Sätze und Texte für Richard Wagner

Richard Wagner, „einer der markantesten deutschen Schriftsteller und Essayisten“ (Walter Engel), wurde im vergangenen Jahr 65. Zu diesem Anlass erschien in Heft 1/2017 der Zeitschrift „Spiegelungen“ eine von Anton Sterbling realisierte Zusammenstellung unter der Überschrift „Ein Satz für Richard Wagner“. Sie enthält Gratulationen „von Freunden, Weggefährten, Kollegen und
guten Bekannten“, die sich zu einer vielschichtigen Hommage an den schwerkranken Schriftsteller fügen. Zum gleichen Anlass sind in der ersten Hälfte des Jahres 2017 auch zwei Bücher veröffentlicht worden: „Gold“, eine Auswahl von Gedichten Richard Wagners, und „Poetologik“, ein Gesprächsband, ergänzt durch eine Zusammenstellung poetologischer Texte des Autors. Die beiden Bände sind auf Initiative und unter maßgeblicher Beteiligung der Literaturwissenschaftlerin Christina Rossi entstanden, die auch das Gespräch mit Wagner geführt hatte. Als wissenschaftliche Projektmitarbeiterin am Institut für deutsche Kultur und Geschichte Südosteuropas in München war sie für die Sicherung und Archivierung des dort aufbewahrten Vorlasses von Richard Wagner zuständig, der mittlerweile zu Forschungszwecken zugänglich ist.

Als Ergänzung und Fortsetzung der genannten Publikationen brachte der Ludwigsburger Pop Verlag pünktlich zur diesjährigen Leipziger Buchmesse, bei der Rumänien Schwerpunktland war, einen weiteren Band heraus mit dem Titel „Die Sprache, die auf das Nichts folgt, die kennen wir nicht. Sätze und Texte für Richard Wagner“. Die beiden Herausgeber Horst Samson und Anton Sterbling vereinten darin die in den „Spiegelungen“ erschienenen Gratulationssätze, eine Auswahl von dreizehn Gedichten Richard Wagners aus verschiedenen Schaffensphasen des Autors sowie eine Vielzahl von literarischen, essayistischen und literaturwissenschaftlichen Texten, die Freunde, Weggefährten, Bekannte beisteuerten.
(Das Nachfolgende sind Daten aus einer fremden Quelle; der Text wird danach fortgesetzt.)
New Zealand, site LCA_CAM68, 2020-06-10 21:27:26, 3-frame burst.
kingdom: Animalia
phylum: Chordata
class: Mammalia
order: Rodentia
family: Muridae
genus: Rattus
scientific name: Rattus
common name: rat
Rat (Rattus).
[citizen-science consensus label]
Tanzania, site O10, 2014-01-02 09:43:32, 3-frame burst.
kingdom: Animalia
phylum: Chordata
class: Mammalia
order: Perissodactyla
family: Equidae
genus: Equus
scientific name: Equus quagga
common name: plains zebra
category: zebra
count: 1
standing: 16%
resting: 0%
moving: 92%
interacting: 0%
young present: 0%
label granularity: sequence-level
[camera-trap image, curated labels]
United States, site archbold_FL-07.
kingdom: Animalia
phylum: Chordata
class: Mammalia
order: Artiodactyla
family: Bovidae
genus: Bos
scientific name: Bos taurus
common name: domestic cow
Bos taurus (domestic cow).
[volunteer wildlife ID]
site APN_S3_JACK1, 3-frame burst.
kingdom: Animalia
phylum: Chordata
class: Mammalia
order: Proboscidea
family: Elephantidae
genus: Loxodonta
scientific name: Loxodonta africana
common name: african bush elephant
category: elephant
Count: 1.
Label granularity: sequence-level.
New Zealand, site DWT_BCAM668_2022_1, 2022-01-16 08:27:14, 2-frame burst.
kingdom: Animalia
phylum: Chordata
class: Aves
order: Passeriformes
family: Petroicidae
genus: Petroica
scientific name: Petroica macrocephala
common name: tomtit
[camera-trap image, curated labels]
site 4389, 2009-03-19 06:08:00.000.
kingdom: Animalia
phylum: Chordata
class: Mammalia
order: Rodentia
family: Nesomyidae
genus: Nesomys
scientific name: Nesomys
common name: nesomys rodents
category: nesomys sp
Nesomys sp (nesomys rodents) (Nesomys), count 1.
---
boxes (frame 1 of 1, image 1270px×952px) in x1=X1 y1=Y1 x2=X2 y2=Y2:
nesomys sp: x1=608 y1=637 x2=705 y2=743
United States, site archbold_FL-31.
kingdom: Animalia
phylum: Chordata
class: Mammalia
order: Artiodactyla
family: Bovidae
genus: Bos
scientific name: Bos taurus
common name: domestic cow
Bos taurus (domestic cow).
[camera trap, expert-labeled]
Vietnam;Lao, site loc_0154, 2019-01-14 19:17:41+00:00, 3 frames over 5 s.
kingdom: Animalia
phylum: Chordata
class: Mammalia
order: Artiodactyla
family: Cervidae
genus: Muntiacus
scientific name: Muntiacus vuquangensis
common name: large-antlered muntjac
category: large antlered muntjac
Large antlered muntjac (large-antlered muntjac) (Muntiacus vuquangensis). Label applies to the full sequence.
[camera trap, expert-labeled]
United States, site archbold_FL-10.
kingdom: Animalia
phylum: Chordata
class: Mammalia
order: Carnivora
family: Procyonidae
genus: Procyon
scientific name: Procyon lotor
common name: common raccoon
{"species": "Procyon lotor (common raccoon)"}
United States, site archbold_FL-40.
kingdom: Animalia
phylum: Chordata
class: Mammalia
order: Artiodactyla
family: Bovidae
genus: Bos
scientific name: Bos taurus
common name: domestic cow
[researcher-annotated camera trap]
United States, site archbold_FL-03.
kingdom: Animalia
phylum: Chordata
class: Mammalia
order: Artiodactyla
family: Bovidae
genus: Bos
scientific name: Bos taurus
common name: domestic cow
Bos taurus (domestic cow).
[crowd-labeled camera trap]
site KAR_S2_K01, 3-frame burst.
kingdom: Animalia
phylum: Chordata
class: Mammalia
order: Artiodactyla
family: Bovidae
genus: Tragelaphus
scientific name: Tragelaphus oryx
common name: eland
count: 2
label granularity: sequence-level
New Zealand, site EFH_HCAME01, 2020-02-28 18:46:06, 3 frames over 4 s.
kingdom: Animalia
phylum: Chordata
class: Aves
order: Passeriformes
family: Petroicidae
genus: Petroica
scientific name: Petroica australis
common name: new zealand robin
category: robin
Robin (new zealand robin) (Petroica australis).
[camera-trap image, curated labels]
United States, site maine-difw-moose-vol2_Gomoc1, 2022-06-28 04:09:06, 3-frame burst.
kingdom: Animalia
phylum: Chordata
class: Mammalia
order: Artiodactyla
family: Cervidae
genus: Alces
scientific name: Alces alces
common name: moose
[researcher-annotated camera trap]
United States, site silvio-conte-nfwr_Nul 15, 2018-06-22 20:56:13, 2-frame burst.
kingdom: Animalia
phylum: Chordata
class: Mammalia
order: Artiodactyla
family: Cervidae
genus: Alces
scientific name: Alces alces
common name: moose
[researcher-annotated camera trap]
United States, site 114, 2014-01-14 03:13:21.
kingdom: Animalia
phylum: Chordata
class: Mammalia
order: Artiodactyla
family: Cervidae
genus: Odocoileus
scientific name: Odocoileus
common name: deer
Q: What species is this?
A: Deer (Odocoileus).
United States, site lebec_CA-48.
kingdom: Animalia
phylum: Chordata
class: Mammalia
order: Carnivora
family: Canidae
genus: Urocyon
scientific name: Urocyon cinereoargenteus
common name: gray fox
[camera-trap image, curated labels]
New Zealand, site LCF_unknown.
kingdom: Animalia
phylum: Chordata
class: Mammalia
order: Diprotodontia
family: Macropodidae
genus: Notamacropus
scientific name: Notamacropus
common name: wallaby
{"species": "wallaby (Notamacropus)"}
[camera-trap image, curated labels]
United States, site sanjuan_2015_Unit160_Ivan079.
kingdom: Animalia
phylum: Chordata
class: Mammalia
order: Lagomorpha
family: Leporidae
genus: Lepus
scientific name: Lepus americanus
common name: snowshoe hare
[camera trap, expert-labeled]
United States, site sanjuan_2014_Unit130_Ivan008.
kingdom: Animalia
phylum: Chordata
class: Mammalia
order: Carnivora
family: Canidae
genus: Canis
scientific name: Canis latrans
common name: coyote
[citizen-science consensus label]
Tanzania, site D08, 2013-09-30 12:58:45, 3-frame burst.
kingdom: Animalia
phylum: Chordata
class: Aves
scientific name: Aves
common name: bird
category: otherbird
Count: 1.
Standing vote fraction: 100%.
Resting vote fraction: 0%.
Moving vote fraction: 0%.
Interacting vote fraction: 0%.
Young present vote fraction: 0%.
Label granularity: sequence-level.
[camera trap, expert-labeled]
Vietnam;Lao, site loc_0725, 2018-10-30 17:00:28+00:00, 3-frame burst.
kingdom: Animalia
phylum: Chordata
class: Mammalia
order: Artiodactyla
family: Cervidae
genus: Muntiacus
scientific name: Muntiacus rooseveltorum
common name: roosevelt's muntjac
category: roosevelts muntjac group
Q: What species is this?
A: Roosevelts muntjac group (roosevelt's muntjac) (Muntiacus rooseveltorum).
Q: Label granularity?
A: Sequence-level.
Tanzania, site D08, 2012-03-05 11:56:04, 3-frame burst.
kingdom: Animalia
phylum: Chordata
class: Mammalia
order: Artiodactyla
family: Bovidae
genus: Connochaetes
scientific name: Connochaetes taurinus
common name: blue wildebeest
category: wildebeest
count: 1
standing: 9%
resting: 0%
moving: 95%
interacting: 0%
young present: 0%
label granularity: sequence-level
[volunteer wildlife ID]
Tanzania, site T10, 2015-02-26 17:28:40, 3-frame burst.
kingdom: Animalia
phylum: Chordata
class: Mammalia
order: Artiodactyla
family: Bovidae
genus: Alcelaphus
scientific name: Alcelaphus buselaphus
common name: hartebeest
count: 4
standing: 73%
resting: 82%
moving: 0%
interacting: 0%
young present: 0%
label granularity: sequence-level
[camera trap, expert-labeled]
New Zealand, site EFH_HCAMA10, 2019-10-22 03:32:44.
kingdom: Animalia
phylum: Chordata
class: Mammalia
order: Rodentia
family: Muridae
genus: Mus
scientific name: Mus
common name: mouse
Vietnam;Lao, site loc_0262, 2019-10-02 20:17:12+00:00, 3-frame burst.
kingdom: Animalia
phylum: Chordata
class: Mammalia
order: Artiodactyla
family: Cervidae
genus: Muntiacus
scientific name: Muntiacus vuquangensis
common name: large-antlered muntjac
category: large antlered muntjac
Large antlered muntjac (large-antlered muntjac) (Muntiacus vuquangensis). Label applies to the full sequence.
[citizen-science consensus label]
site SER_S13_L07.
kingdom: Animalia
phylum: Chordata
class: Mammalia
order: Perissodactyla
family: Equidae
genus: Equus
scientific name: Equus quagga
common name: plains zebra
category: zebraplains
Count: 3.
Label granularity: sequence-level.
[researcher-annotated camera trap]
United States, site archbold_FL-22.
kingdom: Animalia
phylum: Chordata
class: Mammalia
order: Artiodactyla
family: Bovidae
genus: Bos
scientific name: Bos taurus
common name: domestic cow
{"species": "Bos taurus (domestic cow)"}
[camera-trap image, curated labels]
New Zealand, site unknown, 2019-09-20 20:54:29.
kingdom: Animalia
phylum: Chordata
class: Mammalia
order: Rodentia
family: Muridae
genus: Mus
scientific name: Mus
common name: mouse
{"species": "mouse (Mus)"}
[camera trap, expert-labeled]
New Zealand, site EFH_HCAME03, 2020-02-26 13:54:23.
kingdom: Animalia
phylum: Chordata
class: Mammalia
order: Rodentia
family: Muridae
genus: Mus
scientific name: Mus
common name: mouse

Das 318 Seiten starke Buch ist mit Grafiken und Malereien des aus Perjamosch, dem Geburtsort Richard Wagners, stammenden Künstlers Walter Andreas Kirchner illustriert.

Neben den Gedichten von Ilse Hehn, Traian Pop, Horst Samson und Hellmut Seiler sind die Lyrik- und Prosatexte der ehemaligen Mitglieder der „Aktionsgruppe Banat“, deren Kopf Richard Wagner war, besonders hervorzuheben. Ein literarischer Leckerbissen ist Werner Kremms Poem „Periamportbewusstsein. In memoriam August 1974“, das die Akteure der Aktionsgruppe Banat in ihren Jugendjahren vor uns erstehen lässt. Dieser Text galt lange als verschollen. William Totok hat eine sehr schlecht leserliche Kopie des Textes unter den Dokumenten gefunden, die von der Securitate 1975 bei ihm beschlagnahmt wurden und die er nach seiner monatelangen Untersuchungshaft, nach hartnäckigen Verhandlungen, zurückerstattet bekam. Anhand dieser Kopie rekonstruierte Kremm den im September 1974 geschriebenen Text.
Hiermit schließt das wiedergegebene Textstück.